Shoshanna (Melanie Laurent) is a young Jewish woman passing as a French cinema owner in Nazi-occupied Paris. Laurent’s Shoshanna is cool, haughty, and mature beyond her years. She has survived an attack in which all of her family were killed by Nazis, and has an understandable hatred for anything and anyone German. When Joseph Goebbels comes to town looking for a theater in which to premier his latest propaganda film (a film featuring a German hero in a bell tower by the way, reversing a famous scene from “Saving Private Ryan”) Shoshanna hatches a devilish plot.

Bridget von Hammersmark (Diane Kruger) is the beautiful, daring, German actress working with the Allies as a double agent, a la Carole Lombard’s character, Maria Tura, in “To Be or Not to Be.” (STOP ME!) Like Maria Tura, she must use all her acting skills to remain calm and lively when her meeting with the Allies and Nazis doesn’t go as planned. Kruger is radiant as the sultry, playful, and quick-thinking von Hammersmark. In fact, the entire cast shines.

Tarantino eschews the modern cinematic technique of using jerky handheld cameras in favor of the more traditional stabilizing dolleys and cranes. Many of his scenes are wide and beautiful, whether they take place in a German forest, a French hillside, an ornate movie theater, or a basement tavern. His close-up shots are deliberate and meaningful. In short, he knows how to handle a camera.

While I highly recommend “Inglourious Basterds” as one of the best films so far this year, I must warn you that it is, like most Tarantino films, occasionally and swiftly brutal. War is hell, and it is bloody. Fortunately these scenes are brief and well telegraphed, so if you’re squeamish like me, just close your eyes for a second. The story and the acting are worth an occasional squirm.

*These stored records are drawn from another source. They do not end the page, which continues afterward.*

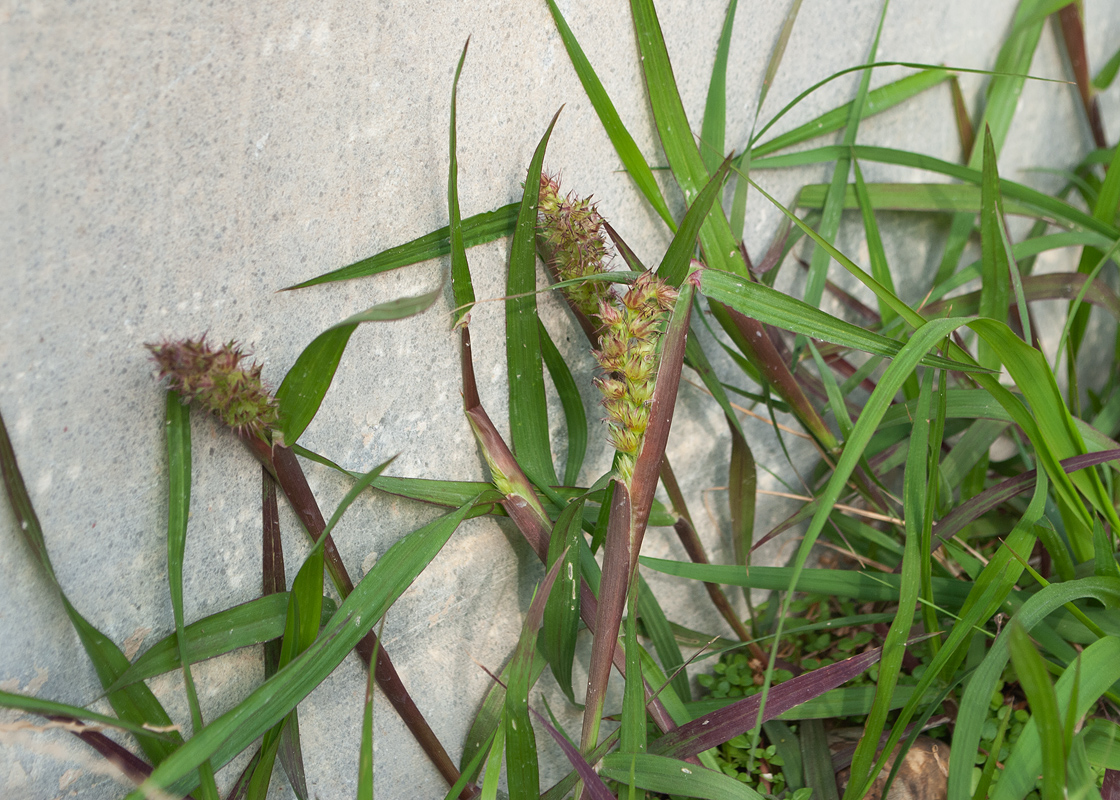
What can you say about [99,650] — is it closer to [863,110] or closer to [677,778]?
[677,778]

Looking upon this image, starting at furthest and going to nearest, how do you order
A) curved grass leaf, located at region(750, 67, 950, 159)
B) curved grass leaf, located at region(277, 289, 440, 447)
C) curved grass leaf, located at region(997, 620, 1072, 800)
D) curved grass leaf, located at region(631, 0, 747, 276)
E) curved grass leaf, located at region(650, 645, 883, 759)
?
1. curved grass leaf, located at region(750, 67, 950, 159)
2. curved grass leaf, located at region(631, 0, 747, 276)
3. curved grass leaf, located at region(650, 645, 883, 759)
4. curved grass leaf, located at region(277, 289, 440, 447)
5. curved grass leaf, located at region(997, 620, 1072, 800)

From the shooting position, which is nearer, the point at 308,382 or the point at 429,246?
the point at 308,382

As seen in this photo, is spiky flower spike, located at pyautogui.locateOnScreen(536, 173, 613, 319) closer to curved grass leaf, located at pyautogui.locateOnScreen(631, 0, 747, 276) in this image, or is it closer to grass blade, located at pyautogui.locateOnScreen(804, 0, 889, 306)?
curved grass leaf, located at pyautogui.locateOnScreen(631, 0, 747, 276)

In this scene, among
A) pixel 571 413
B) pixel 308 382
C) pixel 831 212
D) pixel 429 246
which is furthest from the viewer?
pixel 831 212

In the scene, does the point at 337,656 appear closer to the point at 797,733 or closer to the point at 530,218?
the point at 530,218

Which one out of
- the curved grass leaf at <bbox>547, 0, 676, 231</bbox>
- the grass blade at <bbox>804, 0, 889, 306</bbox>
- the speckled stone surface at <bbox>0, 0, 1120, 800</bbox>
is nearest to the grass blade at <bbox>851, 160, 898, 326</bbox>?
the grass blade at <bbox>804, 0, 889, 306</bbox>

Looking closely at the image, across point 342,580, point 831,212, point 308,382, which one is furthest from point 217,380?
point 831,212
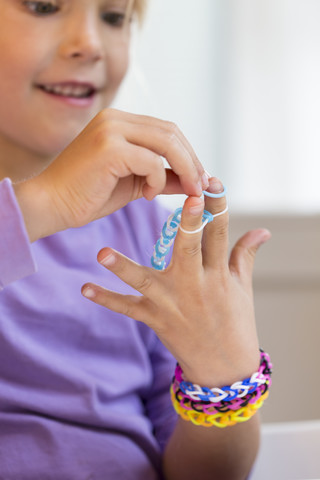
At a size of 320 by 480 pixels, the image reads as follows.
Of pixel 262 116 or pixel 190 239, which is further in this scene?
pixel 262 116

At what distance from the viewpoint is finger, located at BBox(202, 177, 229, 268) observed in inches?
27.2

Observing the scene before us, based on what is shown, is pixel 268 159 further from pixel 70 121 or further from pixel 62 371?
pixel 62 371

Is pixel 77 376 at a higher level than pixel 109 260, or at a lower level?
lower

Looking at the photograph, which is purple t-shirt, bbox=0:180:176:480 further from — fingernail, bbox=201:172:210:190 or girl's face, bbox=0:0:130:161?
fingernail, bbox=201:172:210:190

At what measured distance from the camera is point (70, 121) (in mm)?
903

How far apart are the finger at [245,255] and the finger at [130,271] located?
0.13m

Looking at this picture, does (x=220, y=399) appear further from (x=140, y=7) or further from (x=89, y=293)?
(x=140, y=7)

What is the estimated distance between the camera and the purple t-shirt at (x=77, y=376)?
78cm

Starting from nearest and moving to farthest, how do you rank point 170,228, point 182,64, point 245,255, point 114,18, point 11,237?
1. point 11,237
2. point 170,228
3. point 245,255
4. point 114,18
5. point 182,64

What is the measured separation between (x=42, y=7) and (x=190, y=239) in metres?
0.40

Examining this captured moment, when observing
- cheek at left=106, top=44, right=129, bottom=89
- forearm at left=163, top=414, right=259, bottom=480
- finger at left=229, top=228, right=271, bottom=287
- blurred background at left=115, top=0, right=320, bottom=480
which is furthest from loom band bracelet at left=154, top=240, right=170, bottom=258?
blurred background at left=115, top=0, right=320, bottom=480

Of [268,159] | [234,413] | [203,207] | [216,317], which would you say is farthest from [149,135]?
[268,159]

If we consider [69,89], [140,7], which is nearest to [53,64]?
[69,89]

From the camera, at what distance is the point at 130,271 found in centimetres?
67
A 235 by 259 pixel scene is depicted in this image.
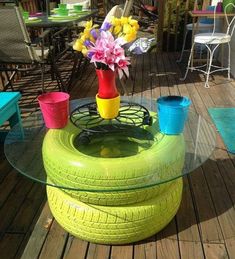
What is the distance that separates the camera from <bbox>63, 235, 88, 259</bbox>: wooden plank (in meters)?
1.56

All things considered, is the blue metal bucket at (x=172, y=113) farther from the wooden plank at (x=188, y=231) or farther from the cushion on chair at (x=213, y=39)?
the cushion on chair at (x=213, y=39)

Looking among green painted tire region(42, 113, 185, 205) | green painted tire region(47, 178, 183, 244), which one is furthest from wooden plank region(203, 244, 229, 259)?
green painted tire region(42, 113, 185, 205)

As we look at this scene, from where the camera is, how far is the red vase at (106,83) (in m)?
1.54

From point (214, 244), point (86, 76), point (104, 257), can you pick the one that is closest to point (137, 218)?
point (104, 257)

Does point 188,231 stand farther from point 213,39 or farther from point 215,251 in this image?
point 213,39

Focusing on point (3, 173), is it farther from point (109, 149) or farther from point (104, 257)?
point (104, 257)

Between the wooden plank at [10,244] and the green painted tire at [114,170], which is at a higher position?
the green painted tire at [114,170]

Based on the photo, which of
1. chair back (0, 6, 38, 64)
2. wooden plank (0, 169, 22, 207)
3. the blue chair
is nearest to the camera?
wooden plank (0, 169, 22, 207)

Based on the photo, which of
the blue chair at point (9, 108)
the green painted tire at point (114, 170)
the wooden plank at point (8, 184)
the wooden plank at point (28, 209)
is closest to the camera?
the green painted tire at point (114, 170)

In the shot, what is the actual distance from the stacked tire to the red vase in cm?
32

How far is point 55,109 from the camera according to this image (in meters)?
1.57

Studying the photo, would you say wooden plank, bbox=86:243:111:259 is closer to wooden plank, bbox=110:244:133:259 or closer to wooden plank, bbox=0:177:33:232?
wooden plank, bbox=110:244:133:259

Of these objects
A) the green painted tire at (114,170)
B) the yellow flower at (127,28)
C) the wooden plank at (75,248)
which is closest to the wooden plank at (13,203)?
the wooden plank at (75,248)

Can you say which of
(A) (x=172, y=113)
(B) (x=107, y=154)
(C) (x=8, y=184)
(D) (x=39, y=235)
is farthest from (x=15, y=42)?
(A) (x=172, y=113)
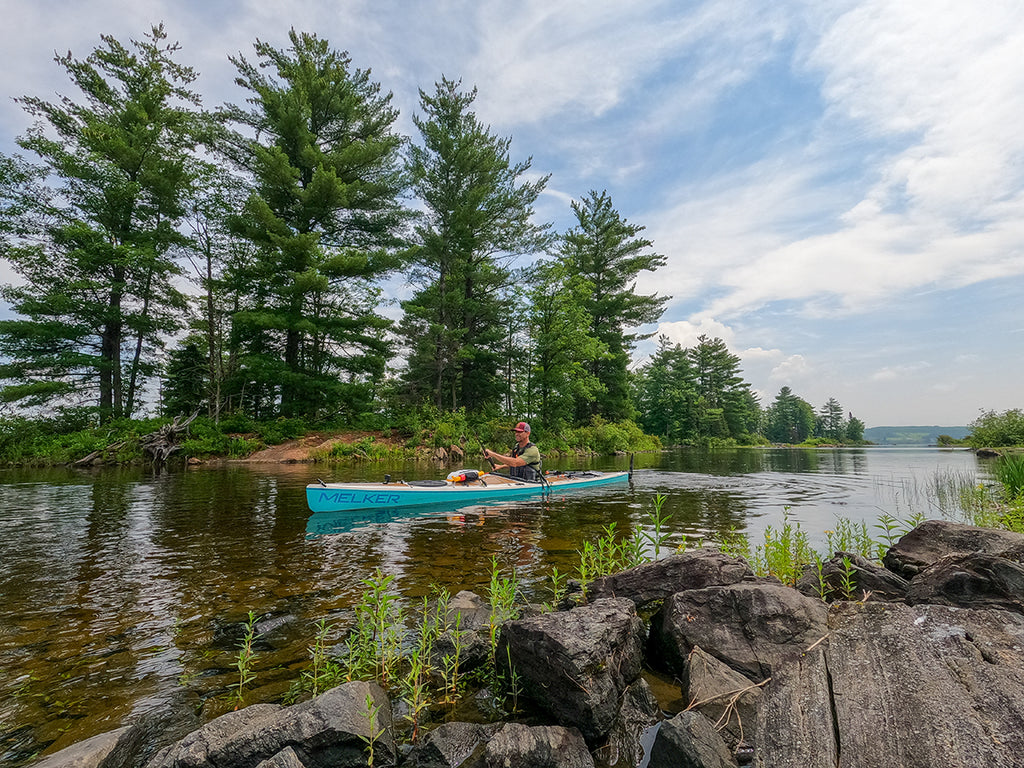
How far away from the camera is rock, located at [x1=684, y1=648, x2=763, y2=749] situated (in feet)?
8.21

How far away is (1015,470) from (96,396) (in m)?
34.1

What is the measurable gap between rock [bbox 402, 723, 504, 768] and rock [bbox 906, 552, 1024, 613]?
127 inches

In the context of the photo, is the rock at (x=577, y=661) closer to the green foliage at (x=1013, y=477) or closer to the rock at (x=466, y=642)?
the rock at (x=466, y=642)

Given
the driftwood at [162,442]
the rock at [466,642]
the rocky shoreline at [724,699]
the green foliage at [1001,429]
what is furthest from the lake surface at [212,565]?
the green foliage at [1001,429]

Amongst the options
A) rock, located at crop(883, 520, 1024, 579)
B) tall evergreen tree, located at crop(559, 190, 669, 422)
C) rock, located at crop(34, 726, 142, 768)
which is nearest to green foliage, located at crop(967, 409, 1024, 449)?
tall evergreen tree, located at crop(559, 190, 669, 422)

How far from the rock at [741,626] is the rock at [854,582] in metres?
0.77

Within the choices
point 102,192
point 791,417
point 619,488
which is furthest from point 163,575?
point 791,417

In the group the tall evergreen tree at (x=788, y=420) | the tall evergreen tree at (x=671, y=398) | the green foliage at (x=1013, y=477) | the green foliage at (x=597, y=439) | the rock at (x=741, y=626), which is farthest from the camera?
the tall evergreen tree at (x=788, y=420)

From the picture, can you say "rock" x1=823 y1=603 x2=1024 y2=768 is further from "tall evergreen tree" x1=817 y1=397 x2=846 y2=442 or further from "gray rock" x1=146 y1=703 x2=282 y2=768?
"tall evergreen tree" x1=817 y1=397 x2=846 y2=442

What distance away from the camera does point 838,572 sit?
157 inches

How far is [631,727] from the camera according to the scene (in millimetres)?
2719

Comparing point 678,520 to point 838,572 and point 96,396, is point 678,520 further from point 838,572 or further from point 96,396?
point 96,396

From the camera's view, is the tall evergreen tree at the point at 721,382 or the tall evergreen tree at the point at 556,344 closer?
the tall evergreen tree at the point at 556,344

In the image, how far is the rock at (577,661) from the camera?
103 inches
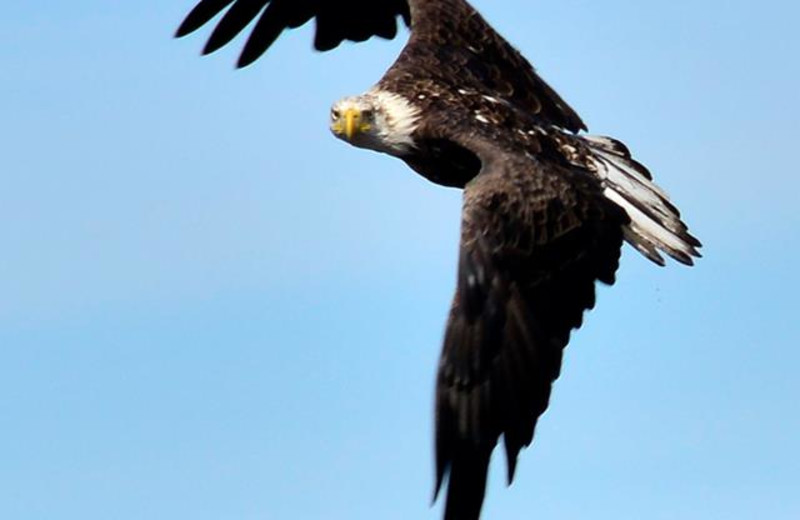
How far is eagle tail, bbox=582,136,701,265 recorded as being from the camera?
19.6 metres

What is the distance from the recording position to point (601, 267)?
18.7 meters

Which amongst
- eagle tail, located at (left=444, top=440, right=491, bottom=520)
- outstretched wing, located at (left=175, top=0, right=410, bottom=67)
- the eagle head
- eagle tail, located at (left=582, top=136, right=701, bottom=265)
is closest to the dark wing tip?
outstretched wing, located at (left=175, top=0, right=410, bottom=67)

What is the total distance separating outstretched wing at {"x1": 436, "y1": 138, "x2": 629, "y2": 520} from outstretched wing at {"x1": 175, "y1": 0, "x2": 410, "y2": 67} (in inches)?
184

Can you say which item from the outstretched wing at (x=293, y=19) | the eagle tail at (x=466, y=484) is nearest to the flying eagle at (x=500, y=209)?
the eagle tail at (x=466, y=484)

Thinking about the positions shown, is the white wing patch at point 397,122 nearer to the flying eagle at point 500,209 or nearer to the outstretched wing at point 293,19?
the flying eagle at point 500,209

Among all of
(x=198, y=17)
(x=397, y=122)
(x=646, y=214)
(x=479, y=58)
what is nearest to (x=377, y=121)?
(x=397, y=122)

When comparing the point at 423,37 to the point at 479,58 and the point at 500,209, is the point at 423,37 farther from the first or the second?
the point at 500,209

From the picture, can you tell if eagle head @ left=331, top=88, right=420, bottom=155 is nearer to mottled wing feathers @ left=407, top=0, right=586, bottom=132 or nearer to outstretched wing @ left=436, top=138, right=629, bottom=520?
mottled wing feathers @ left=407, top=0, right=586, bottom=132

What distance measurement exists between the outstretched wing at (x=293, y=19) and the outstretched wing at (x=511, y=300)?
4661mm

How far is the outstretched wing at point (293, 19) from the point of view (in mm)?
23188

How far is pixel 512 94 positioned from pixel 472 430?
392 cm

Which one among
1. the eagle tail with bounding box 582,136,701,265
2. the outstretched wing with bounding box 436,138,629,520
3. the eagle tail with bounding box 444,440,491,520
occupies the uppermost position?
the eagle tail with bounding box 582,136,701,265

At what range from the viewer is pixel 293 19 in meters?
23.6

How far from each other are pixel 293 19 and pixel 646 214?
4.98 m
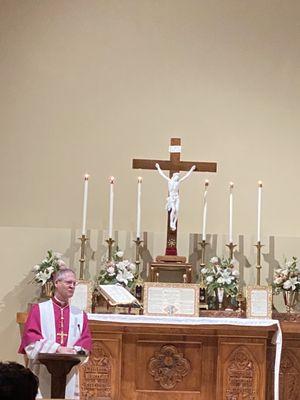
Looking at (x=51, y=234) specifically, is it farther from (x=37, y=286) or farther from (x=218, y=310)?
(x=218, y=310)

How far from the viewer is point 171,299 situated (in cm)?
637

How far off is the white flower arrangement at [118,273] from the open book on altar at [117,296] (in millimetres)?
778

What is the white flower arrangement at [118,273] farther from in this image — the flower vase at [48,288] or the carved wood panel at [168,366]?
the carved wood panel at [168,366]

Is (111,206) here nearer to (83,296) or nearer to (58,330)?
(83,296)

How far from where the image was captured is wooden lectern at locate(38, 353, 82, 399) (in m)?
4.34

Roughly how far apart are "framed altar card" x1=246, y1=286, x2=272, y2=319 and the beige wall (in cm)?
87

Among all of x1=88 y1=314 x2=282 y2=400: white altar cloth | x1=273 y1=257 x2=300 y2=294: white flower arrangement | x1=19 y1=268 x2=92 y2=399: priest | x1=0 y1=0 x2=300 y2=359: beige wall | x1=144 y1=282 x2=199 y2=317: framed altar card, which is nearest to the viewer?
x1=19 y1=268 x2=92 y2=399: priest

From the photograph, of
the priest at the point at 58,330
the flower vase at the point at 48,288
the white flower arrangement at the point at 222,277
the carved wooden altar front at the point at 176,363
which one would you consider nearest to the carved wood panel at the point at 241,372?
the carved wooden altar front at the point at 176,363

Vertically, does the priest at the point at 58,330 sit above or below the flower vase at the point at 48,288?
below

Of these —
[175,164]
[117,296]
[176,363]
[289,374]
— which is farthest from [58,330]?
[289,374]

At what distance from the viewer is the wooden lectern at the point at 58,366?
14.3 feet

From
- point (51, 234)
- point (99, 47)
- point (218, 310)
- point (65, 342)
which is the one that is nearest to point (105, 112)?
point (99, 47)

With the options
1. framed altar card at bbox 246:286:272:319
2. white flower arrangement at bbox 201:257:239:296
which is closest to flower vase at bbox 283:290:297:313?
framed altar card at bbox 246:286:272:319

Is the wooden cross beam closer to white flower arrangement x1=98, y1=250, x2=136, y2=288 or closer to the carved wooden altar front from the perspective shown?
white flower arrangement x1=98, y1=250, x2=136, y2=288
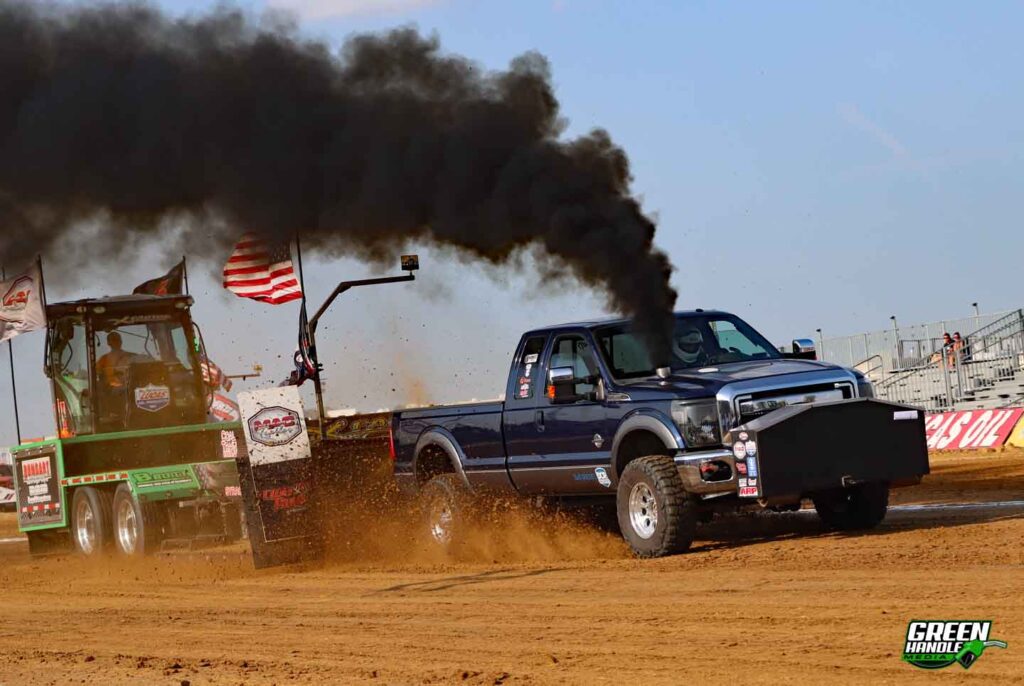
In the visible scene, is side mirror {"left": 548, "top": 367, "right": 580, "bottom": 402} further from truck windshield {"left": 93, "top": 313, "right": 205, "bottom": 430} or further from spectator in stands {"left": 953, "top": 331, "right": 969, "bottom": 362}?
spectator in stands {"left": 953, "top": 331, "right": 969, "bottom": 362}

If there is any message to this film it is this: there is nothing glorious about war. It kills good people and turns good people into killers. Whether driven by grief or glory, no one gets out unscathed –not the Germans, not the Jews, and not the Americans. Raines, who proclaims himself “part Injun” and demands 100 Nazi scalps from each of his men, kills without batting an eye. While we might laugh at his drawling demeanor and marvel at his unflinching courage, we can’t possibly glorify his tactics. His band of assassins are indeed “inglourious basterds.”